▸ WHAT THE TASK REQUIRES
Records follow. Select each line holding "position".

▸ THE DATA
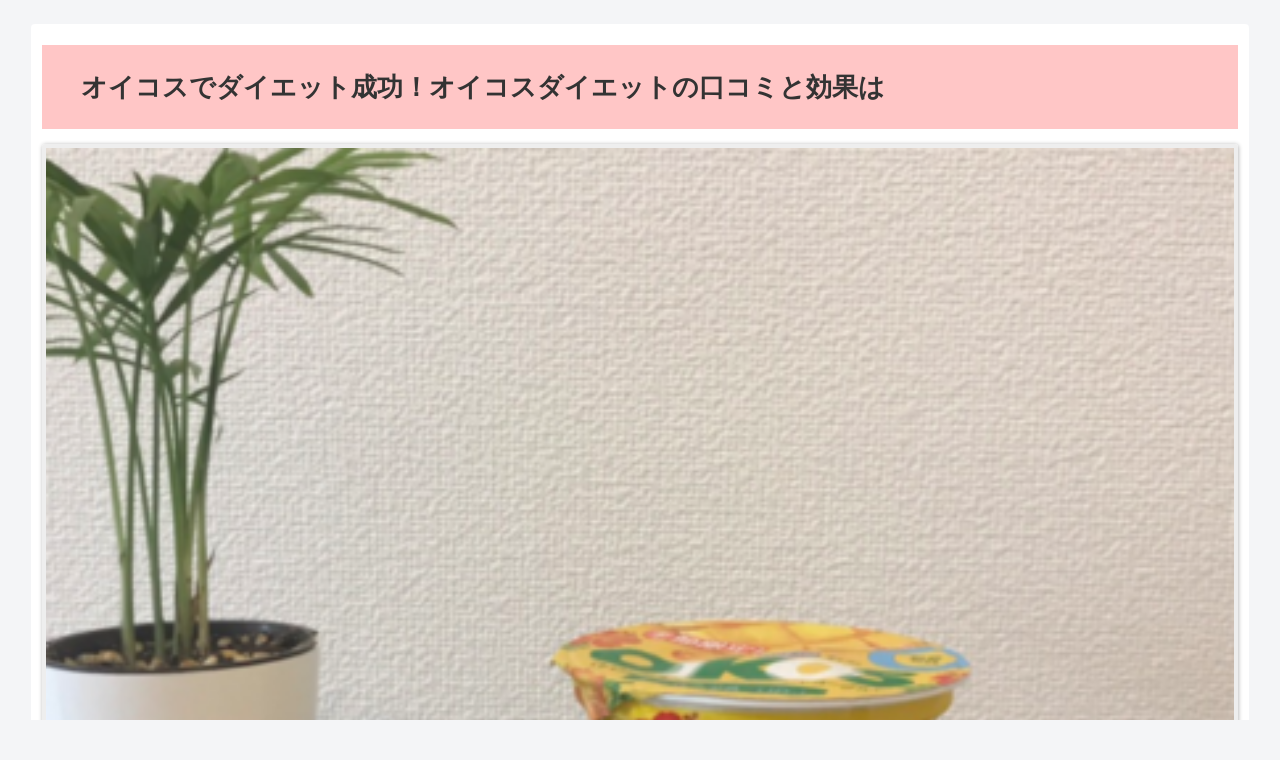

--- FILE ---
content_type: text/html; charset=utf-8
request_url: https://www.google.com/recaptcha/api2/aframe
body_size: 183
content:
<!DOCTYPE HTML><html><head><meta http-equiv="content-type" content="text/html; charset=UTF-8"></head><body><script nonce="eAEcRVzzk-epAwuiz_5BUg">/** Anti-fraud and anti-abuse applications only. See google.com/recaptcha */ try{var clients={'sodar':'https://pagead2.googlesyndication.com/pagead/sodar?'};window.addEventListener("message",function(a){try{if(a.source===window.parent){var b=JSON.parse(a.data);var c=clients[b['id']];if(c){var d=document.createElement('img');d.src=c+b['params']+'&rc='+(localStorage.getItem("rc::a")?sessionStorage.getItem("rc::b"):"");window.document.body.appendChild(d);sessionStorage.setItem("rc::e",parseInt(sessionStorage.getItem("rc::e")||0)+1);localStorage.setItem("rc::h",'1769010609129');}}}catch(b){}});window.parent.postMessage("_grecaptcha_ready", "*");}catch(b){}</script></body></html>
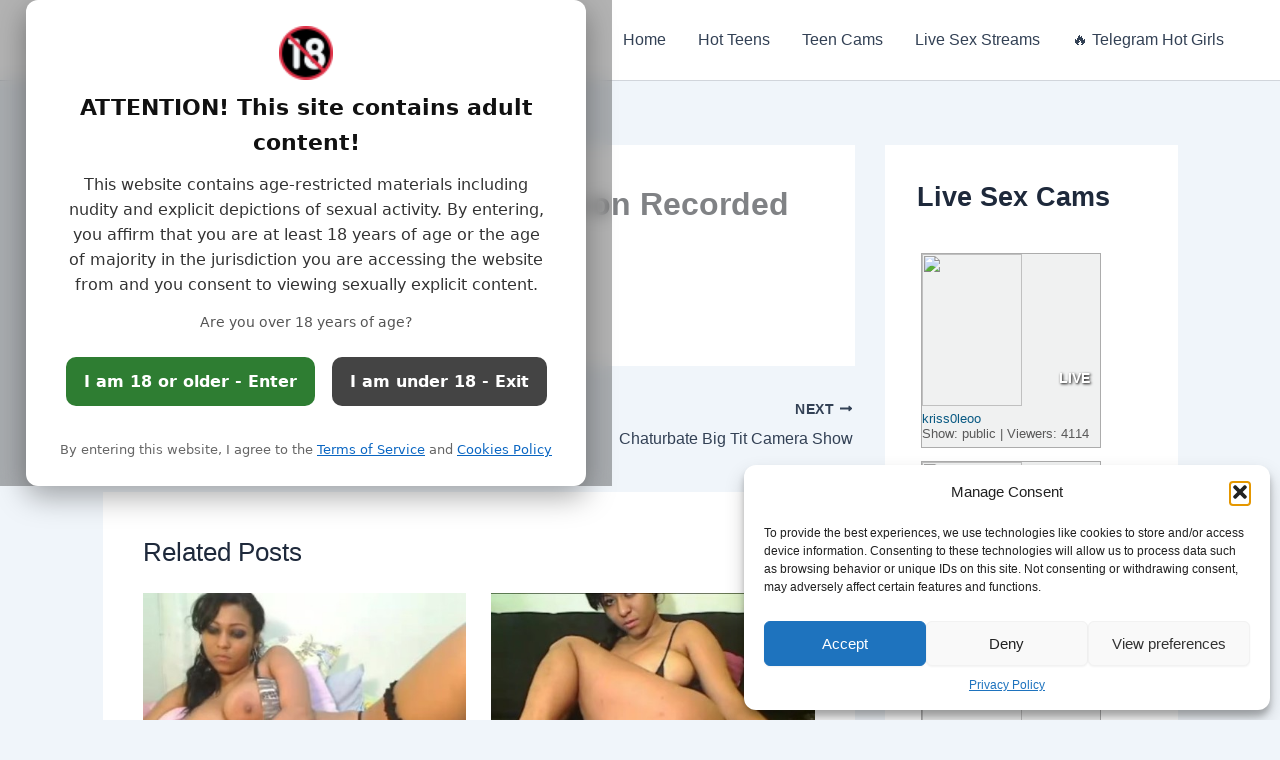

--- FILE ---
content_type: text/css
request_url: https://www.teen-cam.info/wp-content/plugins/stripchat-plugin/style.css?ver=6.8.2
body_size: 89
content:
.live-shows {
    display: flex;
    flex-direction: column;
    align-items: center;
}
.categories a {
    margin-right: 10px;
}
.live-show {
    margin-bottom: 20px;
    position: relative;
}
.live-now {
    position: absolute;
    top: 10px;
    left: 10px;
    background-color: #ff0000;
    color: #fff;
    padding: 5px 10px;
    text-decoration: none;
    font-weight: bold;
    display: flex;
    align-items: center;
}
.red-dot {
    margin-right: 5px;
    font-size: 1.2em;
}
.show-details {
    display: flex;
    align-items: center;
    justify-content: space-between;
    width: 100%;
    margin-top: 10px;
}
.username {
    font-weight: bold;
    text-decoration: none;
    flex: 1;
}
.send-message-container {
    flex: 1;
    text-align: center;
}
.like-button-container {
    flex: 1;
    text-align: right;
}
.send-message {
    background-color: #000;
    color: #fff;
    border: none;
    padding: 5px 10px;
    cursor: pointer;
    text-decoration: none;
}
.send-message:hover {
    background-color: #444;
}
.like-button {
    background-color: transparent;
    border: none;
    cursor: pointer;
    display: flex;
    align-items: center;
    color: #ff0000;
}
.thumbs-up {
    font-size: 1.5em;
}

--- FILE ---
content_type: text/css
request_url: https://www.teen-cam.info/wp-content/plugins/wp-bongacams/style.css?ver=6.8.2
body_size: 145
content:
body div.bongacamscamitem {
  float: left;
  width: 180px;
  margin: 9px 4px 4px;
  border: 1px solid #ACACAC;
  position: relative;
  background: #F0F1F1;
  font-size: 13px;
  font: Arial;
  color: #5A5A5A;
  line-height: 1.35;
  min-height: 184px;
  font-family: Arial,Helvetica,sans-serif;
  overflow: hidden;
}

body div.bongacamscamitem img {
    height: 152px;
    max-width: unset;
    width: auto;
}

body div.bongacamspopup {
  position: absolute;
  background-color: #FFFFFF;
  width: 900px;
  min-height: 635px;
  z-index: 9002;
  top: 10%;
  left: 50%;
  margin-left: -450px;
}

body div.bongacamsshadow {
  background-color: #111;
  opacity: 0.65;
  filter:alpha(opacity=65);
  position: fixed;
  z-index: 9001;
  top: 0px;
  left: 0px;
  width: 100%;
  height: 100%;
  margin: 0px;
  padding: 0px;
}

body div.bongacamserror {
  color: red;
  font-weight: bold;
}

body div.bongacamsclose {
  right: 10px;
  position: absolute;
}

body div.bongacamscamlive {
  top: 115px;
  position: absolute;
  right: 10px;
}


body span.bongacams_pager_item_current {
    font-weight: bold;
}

▸ EXERCISE RESULT
    position: relative;
    position: absolute;
  position: relative;
  position: absolute;
  position: fixed;
  position: absolute;
  position: absolute;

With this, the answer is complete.